Requisito: Cite, sem alterações, o trecho do artigo sobre a atuação de Thompson que começa nas palavras "A escolha de" e vai até depois de "roteiro nos propõe.".

Artigo:

A escolha de Thompson para o papel não poderia ser mais acertada. Tendo interpretado uma espécie de Mary Poppins no filme Nanny McPhee: A Babá Encantada (2005), a atriz já se mostrava identificada com a temática. Como Travers, Thompson está, ao mesmo tempo, insuportável e engraçada. A única pessoa que consegue penetrar na carapaça da escritora é o motorista bonachão Ralph, interpretado com doçura por Paul Giamatti. Ainda que Travers se mostre uma pessoa difícil, suas atitudes acabam sendo explicadas pelas viagens ao passado que o roteiro nos propõe.

Linhas fornecidas:
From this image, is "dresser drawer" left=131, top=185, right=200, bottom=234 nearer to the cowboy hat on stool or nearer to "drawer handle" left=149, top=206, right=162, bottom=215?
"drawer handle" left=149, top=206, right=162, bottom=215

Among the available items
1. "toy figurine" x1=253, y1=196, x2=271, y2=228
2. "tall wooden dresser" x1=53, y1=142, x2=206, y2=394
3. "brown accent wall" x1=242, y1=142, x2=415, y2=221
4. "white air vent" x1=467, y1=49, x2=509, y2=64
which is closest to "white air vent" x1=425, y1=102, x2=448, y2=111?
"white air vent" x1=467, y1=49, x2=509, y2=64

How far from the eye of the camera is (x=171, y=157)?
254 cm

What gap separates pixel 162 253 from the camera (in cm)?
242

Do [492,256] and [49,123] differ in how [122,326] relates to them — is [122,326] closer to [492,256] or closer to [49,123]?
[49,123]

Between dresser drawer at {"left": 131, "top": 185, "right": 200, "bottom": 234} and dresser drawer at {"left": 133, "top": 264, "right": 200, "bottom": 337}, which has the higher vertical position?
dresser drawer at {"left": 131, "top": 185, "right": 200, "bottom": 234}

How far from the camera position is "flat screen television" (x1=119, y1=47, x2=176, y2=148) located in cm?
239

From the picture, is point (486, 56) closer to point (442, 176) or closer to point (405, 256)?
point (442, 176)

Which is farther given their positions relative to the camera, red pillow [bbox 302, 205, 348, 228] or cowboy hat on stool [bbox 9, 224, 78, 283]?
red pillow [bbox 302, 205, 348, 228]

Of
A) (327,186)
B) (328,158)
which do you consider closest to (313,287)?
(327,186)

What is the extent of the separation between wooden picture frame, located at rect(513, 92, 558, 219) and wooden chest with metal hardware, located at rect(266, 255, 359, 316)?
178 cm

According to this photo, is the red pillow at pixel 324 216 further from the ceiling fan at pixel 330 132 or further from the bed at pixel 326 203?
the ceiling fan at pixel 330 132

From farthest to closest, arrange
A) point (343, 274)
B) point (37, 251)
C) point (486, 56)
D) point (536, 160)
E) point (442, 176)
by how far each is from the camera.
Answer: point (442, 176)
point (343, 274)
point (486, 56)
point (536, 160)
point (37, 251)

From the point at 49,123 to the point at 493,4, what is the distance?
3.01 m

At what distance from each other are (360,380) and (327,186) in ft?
* * *
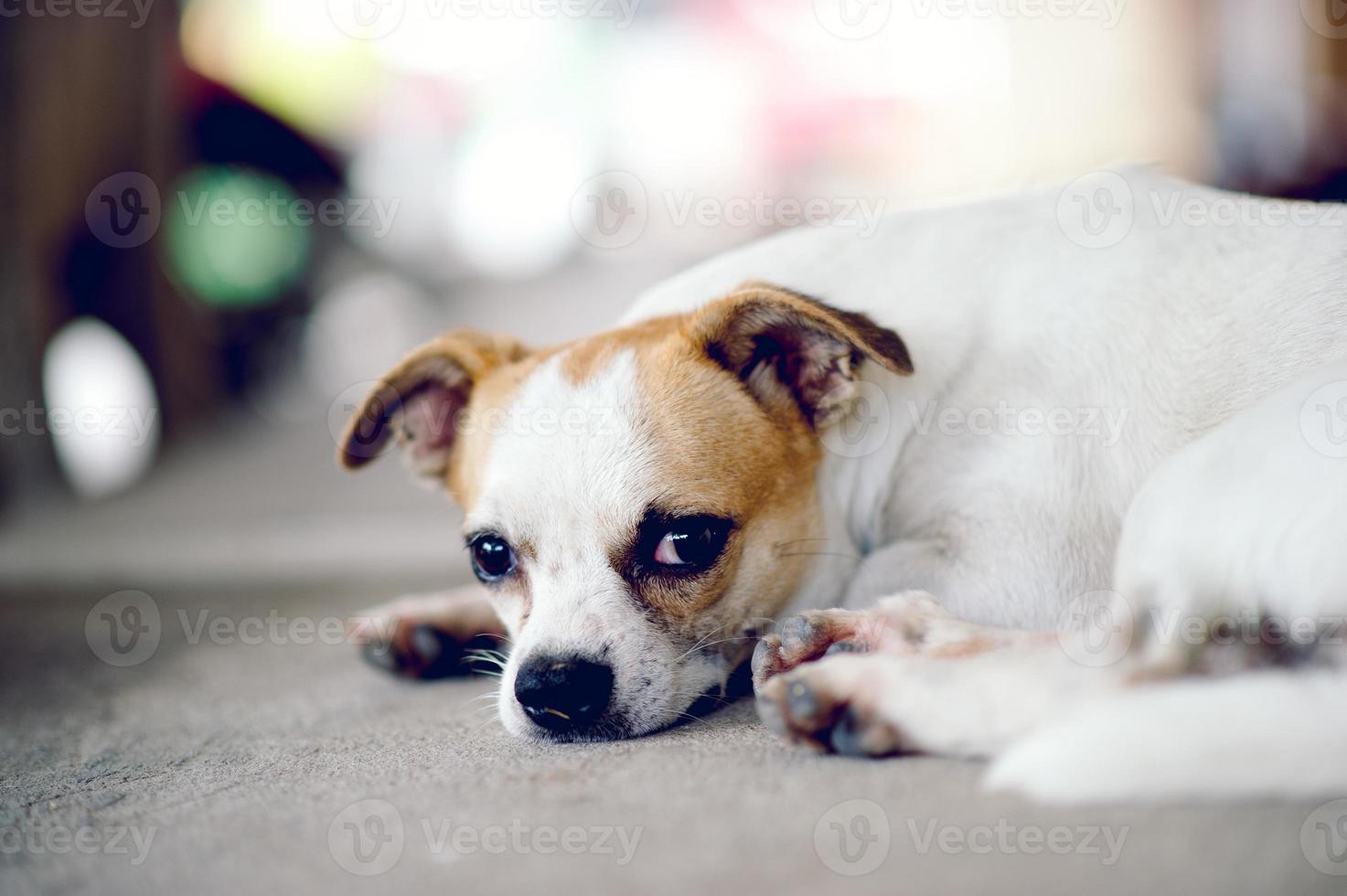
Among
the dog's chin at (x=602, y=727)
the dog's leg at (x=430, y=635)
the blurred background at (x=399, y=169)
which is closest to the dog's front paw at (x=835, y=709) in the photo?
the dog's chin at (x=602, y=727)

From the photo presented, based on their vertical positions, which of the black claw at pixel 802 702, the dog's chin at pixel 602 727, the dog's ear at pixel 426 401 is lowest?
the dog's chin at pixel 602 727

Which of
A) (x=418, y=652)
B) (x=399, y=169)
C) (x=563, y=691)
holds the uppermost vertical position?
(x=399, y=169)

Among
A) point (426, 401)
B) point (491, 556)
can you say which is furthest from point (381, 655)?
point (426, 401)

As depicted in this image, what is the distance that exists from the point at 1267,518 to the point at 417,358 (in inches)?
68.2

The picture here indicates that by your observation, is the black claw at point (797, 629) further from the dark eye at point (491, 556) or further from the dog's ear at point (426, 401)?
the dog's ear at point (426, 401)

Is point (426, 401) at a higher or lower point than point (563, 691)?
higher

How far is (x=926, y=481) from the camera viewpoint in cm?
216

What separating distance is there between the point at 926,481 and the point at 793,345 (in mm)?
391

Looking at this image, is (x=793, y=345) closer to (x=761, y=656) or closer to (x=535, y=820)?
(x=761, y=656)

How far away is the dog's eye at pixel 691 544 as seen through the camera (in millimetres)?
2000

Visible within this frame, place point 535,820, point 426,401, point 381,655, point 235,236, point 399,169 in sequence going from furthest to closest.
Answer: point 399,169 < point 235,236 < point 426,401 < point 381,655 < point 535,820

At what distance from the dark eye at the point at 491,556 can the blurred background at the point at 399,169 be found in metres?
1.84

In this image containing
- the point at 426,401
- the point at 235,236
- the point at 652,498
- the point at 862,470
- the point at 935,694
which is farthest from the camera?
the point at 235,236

Solução do exercício:
A escolha de Thompson para o papel não poderia ser mais acertada. Tendo interpretado uma espécie de Mary Poppins no filme Nanny McPhee: A Babá Encantada (2005), a atriz já se mostrava identificada com a temática. Como Travers, Thompson está, ao mesmo tempo, insuportável e engraçada. A única pessoa que consegue penetrar na carapaça da escritora é o motorista bonachão Ralph, interpretado com doçura por Paul Giamatti. Ainda que Travers se mostre uma pessoa difícil, suas atitudes acabam sendo explicadas pelas viagens ao passado que o roteiro nos propõe.